Today, the 15th August commemorates the 75th anniversary of VJ (Victory over Japan) day. My own family tree has three uncles, a father in law and at least one cousin who served in the Pacific.
They were quite reticent about their services. So, instead of celebrating my late near relatives I would like to recollect Ray Dunningham who lived in Raydon, Suffolk and who was taken a prisoner of war in Singapore in 1942. With the end of the war he was repatriated to England and because many of the FEPOWs’ physical condition was so atrocious they were sent home via the Pacific and the United States so that they could be “fattened up” before they reached England.
They crossed the U.S. by rail and every evening they were looked after by the residents of the towns.

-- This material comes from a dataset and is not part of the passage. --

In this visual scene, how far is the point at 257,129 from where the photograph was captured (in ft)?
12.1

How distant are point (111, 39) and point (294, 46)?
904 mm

One evening Ray’s host asked him where he came from.
“From England” – “I know that but where?”
“You wouldn’t know it, but it was near Colchester” – “But where?”
“You wouldn’t know it, it was a small village” – “But where?”
“You wouldn’t know it, it is very small – I’m from Raydon” –
“I know it, you have a very fine airfield there.”
“Ain’t no airfield in Raydon!” – “There is now, because I built it!”
Such was the connectivity of the world and the changes it wrought even to the small communities of Suffolk
Even now the village has a population of less than a thousand. The village wasn’t helped by the closure of the railway station and railway.
Ray’s memory lives on in his legacy to the Masonic Lodges in Hadleigh which provided for the Master’s & Senior Warden’s chairs.
And the purpose of this anecdote?
To highlight the debt we all owe to all to those who participated in the theatres of war. Like our hero, many of them came from yeoman stock salt of the earth families and their worlds like ours were changed for ever.